How to understand happens-before consistent

In chapter 17 of JLS, it introduce a concept: happens-before consistent.

A set of actions A is happens-before consistent if for all reads r in A, where W(r) is the write action seen by r, it is not the case that either hb(r, W(r)) or that there exists a write w in A such that w.v = r.v and hb(W(r), w) and hb(w, r)"

In my understanding, it equals to following words: ..., it is the case that neither ... nor ...

So my first two questions are:

is my understanding right?
what does "w.v = r.v" mean?

It also gives an Example: 17.4.5-1

Thread 1 Thread 2

B = 1; A = 2; 

r2 = A; r1 = B;

In first execution order:

1: B = 1;

3: A = 2;

2: r2 = A;  // sees initial write of 0

4: r1 = B;  // sees initial write of 0

The order itself has already told us that two threads are executed alternately, so my third question is: what does left number mean?

In my understanding, the reason of both r2 and r1 can see initial write of 0 is both A and B are not volatile field. So my fourth quesiton is: whether my understanding is right?

In second execution order:

1: r2 = A;  // sees write of A = 2

3: r1 = B;  // sees write of B = 1

2: B = 1;

4: A = 2;

According to definition of happens-before consistency, it is not difficult to understand this execution order is happens-before consistent(if my first understanding is correct). So my fifth and sixth questions are: does it exist this situation (reads see writes that occur later) in real world? If it does, could you give me a real example?

Solution

Each thread can be on a different core with its own private registers which Java can use to hold values of variables, unless you force access to coherent shared memory. This means that one thread can write to a value storing in a register, and this value is not visible to another thread for some time, like the duration of a loop or whole function. (milli-seconds is not uncommon)

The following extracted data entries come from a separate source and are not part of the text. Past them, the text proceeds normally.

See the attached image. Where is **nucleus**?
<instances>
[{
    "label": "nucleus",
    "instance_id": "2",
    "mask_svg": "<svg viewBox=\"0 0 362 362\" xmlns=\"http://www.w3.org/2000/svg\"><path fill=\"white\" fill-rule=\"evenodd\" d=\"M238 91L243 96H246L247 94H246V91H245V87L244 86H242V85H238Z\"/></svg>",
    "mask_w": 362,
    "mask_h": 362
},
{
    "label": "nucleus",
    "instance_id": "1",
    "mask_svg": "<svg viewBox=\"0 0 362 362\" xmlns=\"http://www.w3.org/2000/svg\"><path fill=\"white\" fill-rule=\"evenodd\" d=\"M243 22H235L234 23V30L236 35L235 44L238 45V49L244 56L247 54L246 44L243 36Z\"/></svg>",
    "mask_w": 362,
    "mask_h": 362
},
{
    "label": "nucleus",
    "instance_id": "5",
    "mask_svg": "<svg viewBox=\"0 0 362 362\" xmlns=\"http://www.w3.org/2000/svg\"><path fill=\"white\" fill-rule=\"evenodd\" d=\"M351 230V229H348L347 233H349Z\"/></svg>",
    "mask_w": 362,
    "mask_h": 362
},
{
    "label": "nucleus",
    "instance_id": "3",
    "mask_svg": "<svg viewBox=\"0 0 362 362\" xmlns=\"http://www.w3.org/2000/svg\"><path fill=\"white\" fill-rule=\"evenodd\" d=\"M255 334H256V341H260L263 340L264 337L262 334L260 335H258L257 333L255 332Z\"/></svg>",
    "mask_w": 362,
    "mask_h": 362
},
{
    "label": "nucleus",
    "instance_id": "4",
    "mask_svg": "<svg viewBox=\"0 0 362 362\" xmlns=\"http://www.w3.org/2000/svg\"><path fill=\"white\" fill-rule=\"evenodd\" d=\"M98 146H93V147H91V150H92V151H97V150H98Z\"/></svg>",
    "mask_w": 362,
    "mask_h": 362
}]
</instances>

A more extreme example is that the reading thread's code is optimised with the assumption that since it never changes the value, it doesn't need to read it from memory. In this case the optimised code never sees the change performed by another thread.

In both cases, the use of volatile ensures that reads and write occur in a consistent order and both threads see the same value. This is sometimes described as always reading from main memory, though it doesn't have to be the case because the caches can talk to each other directly. (So the performance hit is much smaller than you might expect).

On normal CPUs, caches are "coherent" (can't hold stale / conflicting values) and transparent, not managed manually. Making data visible between threads just means doing an actual load or store instruction in asm to access memory (through the data caches), and optionally waiting for the store buffer to drain to give ordering wrt. other later operations.